Опасаясь сделать лишнее движение, Купрум медленно выпрямился. Дикари ушли достаточно далеко и теперь приближались к лежащему на боку буксиру, обходя по краю россыпь блестящих на солнце лужиц. Наполовину вросшее в землю судно было последним из брошенных в затоне кораблей. За ним начинался пологий склон возвышенности, плавно переходящий в бескрайнее поле с отдельными пятнами лиственных рощиц и кляксами кустарников.
Дело принимало серьезный оборот. Долго медлить было нельзя, обозначающая Настю звездочка уже светилась у самого края ПДА, грозя в скором времени исчезнуть совсем, но и спешка не сулила ничего хорошего. Один неверный шаг грозил нарушить устоявшееся статус-кво. Изрядно прогнившая за годы забвения палуба могла обрушиться в любой момент, увлекая за собой не только изъеденный ржавчиной стальной хлам, но и человека. Даже просто падение с такой высоты было чревато серьезными последствиями, не говоря уж о том, что внизу парня ждала не мягкая перина, а наваленное как попало железо.

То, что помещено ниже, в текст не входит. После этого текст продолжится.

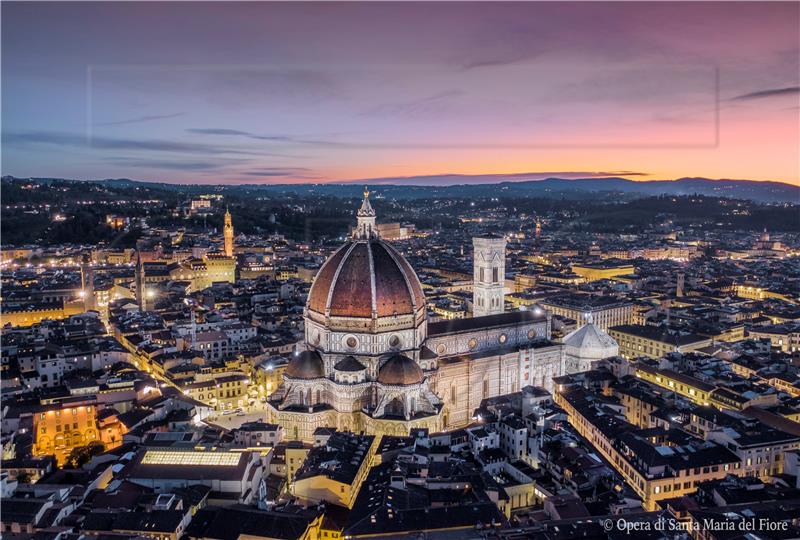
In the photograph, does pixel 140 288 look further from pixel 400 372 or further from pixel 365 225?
pixel 400 372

«Наткнешься спиной на какой-нибудь ржавый штырь – и пиши пропало, – подумал Купрум, трижды сплюнул через левое плечо и покусал язык: – Тьфу-тьфу-тьфу, чур меня, чур».
Сталкер набрал полную грудь воздуха, медленно выдохнул и сделал маленький шажок, почти не отрывая ногу от палубы. Железная гора позади него осталась неподвижной. Корабль не издал ни единого звука, и даже вороны, что не так давно появились в небе (близкую смерть они, что ли, чуют, мерзавки?), перестали каркать на всю округу. Инозона как будто замерла в предвкушении последнего акта трагедии.
– А вот хрен тебе, – прошипел Купрум. – Сожрать меня захотела? Подавишься!
Он резко прыгнул вперед, держа курс на висящий с той стороны борта канат. Палуба с отвратительным треском и скрежетом провалилась под ним, когда он сделал еще один прыжок. Груда ржавого железа и прогнивший настил с оглушительным грохотом провалились в трюм, откуда через мгновение вылетело облако красноватой пыли.